WORK TO BE COMPLETED »
Repeat all of the data precisely.

Rows from a spatial reasoning dataset
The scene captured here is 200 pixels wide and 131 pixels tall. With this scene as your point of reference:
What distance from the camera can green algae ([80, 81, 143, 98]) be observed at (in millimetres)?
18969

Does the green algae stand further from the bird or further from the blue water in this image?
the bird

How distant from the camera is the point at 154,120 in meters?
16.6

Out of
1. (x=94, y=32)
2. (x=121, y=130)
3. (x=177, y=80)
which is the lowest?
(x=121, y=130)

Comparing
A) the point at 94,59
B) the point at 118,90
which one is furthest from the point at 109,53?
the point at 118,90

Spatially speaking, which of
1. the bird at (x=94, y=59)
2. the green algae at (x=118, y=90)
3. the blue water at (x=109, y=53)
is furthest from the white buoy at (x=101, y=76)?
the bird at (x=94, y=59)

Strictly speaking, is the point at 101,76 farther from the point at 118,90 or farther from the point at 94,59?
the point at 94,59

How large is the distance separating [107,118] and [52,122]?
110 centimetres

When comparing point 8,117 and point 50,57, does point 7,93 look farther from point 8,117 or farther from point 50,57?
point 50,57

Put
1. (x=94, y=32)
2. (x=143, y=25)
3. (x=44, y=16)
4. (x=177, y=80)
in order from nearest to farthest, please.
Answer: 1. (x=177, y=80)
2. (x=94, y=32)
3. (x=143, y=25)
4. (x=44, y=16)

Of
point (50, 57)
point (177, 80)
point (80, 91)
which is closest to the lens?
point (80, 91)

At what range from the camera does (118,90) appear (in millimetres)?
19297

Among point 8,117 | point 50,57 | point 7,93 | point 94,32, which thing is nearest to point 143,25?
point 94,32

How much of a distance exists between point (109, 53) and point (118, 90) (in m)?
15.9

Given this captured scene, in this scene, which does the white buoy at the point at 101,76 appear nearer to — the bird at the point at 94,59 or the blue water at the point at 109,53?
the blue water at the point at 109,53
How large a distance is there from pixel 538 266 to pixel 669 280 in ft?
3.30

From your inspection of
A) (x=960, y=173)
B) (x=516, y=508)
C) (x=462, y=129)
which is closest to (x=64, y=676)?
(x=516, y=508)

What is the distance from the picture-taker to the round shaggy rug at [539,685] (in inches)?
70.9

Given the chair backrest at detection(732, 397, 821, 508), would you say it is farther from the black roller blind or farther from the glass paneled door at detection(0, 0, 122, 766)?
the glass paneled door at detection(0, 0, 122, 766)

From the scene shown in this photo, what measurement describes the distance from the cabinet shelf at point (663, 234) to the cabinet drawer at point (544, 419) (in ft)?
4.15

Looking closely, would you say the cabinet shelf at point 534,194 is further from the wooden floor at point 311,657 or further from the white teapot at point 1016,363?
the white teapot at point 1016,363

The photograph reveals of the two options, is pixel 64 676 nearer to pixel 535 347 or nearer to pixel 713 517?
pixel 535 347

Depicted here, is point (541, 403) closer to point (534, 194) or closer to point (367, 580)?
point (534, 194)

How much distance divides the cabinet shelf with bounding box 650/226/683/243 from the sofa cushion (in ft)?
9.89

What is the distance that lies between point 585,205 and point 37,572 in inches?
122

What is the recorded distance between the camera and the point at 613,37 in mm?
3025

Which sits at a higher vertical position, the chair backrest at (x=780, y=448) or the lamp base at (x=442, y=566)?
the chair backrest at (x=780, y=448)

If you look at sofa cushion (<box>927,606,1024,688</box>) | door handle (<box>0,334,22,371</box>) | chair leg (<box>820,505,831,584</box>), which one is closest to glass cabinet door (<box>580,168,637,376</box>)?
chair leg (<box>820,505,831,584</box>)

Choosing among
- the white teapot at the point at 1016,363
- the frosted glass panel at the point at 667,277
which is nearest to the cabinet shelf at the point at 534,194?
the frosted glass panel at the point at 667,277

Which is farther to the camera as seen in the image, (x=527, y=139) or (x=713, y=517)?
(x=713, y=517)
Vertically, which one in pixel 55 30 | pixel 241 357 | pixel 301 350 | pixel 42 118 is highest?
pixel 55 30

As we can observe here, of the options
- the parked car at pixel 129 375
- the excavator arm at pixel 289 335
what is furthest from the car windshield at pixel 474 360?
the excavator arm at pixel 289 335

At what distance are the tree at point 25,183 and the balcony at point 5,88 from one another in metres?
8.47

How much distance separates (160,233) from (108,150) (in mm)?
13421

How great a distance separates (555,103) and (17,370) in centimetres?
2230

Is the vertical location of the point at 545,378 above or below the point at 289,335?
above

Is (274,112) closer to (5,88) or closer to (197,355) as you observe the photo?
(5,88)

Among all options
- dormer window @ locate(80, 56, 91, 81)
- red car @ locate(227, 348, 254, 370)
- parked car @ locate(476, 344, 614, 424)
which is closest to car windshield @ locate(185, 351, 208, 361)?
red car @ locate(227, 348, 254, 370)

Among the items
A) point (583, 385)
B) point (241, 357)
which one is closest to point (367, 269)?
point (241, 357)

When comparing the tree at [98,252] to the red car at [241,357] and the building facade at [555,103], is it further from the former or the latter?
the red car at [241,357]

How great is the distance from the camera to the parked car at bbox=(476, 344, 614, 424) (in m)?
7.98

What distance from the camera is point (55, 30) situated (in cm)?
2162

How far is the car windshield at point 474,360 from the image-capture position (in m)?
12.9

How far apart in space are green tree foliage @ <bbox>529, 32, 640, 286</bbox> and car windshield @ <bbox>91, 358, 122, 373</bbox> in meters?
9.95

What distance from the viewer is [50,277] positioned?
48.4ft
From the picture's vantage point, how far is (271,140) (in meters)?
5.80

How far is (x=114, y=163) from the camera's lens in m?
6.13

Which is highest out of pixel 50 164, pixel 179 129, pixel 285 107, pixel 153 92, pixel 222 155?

RESPONSE BELOW »
The scene captured here is 200 pixels wide and 131 pixels tall. With this scene as your point of reference:
What distance from the camera can green algae ([80, 81, 143, 98]) be observed at (in millimetres)?
18969

Does the green algae stand further from the bird or further from the blue water in this image?
the bird

How distant from the camera is the point at 154,120 in meters?
16.6

Out of
1. (x=94, y=32)
2. (x=121, y=130)
3. (x=177, y=80)
which is the lowest?
(x=121, y=130)

Comparing
A) the point at 94,59
B) the point at 118,90
which one is furthest from the point at 109,53?
the point at 118,90

Spatially speaking, which of
1. the bird at (x=94, y=59)
2. the green algae at (x=118, y=90)
3. the blue water at (x=109, y=53)
is furthest from the white buoy at (x=101, y=76)?
the bird at (x=94, y=59)

Strictly speaking, is the point at 101,76 farther from the point at 118,90 or farther from the point at 94,59?
the point at 94,59

How large is the distance separating [107,118] and [52,122]?
110 centimetres

When comparing point 8,117 and point 50,57, does point 7,93 look farther from point 8,117 or farther from point 50,57?
point 50,57

Put
1. (x=94, y=32)
2. (x=143, y=25)
3. (x=44, y=16)
4. (x=177, y=80)
in order from nearest to farthest, please.
Answer: 1. (x=177, y=80)
2. (x=94, y=32)
3. (x=143, y=25)
4. (x=44, y=16)

Of
point (50, 57)
point (177, 80)
point (80, 91)
which is closest to the lens?
point (80, 91)

At what range from the camera does (118,90) appear (in millimetres)?
19297

Among point 8,117 | point 50,57 | point 7,93 | point 94,32, which thing is nearest to point 143,25?
point 94,32

How much of a distance exists between point (109, 53) and point (118, 90) (in m)?
15.9

Given this captured scene, in this scene, which does the white buoy at the point at 101,76 appear nearer to — the bird at the point at 94,59 or the blue water at the point at 109,53?
the blue water at the point at 109,53
How large a distance is there from pixel 538 266 to pixel 669 280 in ft?
3.30

From your inspection of
A) (x=960, y=173)
B) (x=516, y=508)
C) (x=462, y=129)
which is closest to (x=64, y=676)?
(x=516, y=508)

What is the distance from the picture-taker to the round shaggy rug at [539,685] (in inches)?
70.9

Given the chair backrest at detection(732, 397, 821, 508), would you say it is farther from the black roller blind or farther from the glass paneled door at detection(0, 0, 122, 766)?
the glass paneled door at detection(0, 0, 122, 766)

From the scene shown in this photo, what measurement describes the distance from the cabinet shelf at point (663, 234) to the cabinet drawer at point (544, 419) (in ft)?
4.15

Looking closely, would you say the cabinet shelf at point 534,194 is further from the wooden floor at point 311,657 or further from the white teapot at point 1016,363?
the white teapot at point 1016,363

The photograph reveals of the two options, is pixel 64 676 nearer to pixel 535 347 or nearer to pixel 713 517?
pixel 535 347

Depicted here, is point (541, 403) closer to point (534, 194) or closer to point (367, 580)?
point (534, 194)

How much distance divides the cabinet shelf with bounding box 650/226/683/243 from the sofa cushion (in ft)?
9.89

What is the distance that lies between point 585,205 and point 37,572 in inches?
122

What is the recorded distance between the camera and the point at 613,37 in mm?
3025

Which sits at a higher vertical position, the chair backrest at (x=780, y=448) or the lamp base at (x=442, y=566)?
the chair backrest at (x=780, y=448)

If you look at sofa cushion (<box>927,606,1024,688</box>) | door handle (<box>0,334,22,371</box>) | chair leg (<box>820,505,831,584</box>), which one is closest to glass cabinet door (<box>580,168,637,376</box>)?
chair leg (<box>820,505,831,584</box>)

Choosing among
- the white teapot at the point at 1016,363
- the frosted glass panel at the point at 667,277
which is nearest to the cabinet shelf at the point at 534,194?
the frosted glass panel at the point at 667,277

Which is farther to the camera as seen in the image, (x=527, y=139) or (x=713, y=517)?
(x=713, y=517)
Vertically, which one in pixel 55 30 | pixel 241 357 | pixel 301 350 | pixel 42 118 is highest?
pixel 55 30

As we can observe here, of the options
- the parked car at pixel 129 375
- the excavator arm at pixel 289 335
what is furthest from the car windshield at pixel 474 360?
the excavator arm at pixel 289 335

At what distance are the tree at point 25,183 and the balcony at point 5,88 from one another in metres?
8.47

How much distance separates (160,233) from (108,150) (in mm)?
13421

How great a distance separates (555,103) and (17,370) in centimetres?
2230

Is the vertical location of the point at 545,378 above or below the point at 289,335?
above

Is (274,112) closer to (5,88) or closer to (197,355) as you observe the photo?
(5,88)

Among all options
- dormer window @ locate(80, 56, 91, 81)
- red car @ locate(227, 348, 254, 370)
- parked car @ locate(476, 344, 614, 424)
which is closest to car windshield @ locate(185, 351, 208, 361)?
red car @ locate(227, 348, 254, 370)

Among the items
A) point (583, 385)
B) point (241, 357)
which one is closest to point (367, 269)?
point (241, 357)

When comparing the tree at [98,252] to the red car at [241,357] and the building facade at [555,103], is it further from the former or the latter?
the red car at [241,357]

How great is the distance from the camera to the parked car at bbox=(476, 344, 614, 424) (in m)?
7.98

What distance from the camera is point (55, 30) situated (in cm)?
2162

How far is the car windshield at point 474,360 from the image-capture position (in m)?
12.9

How far apart in space are green tree foliage @ <bbox>529, 32, 640, 286</bbox> and car windshield @ <bbox>91, 358, 122, 373</bbox> in meters?
9.95

What distance from the viewer is [50,277] positioned?
48.4ft
From the picture's vantage point, how far is (271,140) (in meters)?
5.80

How far is (x=114, y=163) from the camera's lens in m?
6.13

Which is highest out of pixel 50 164, pixel 179 129, pixel 285 107, pixel 153 92, pixel 222 155?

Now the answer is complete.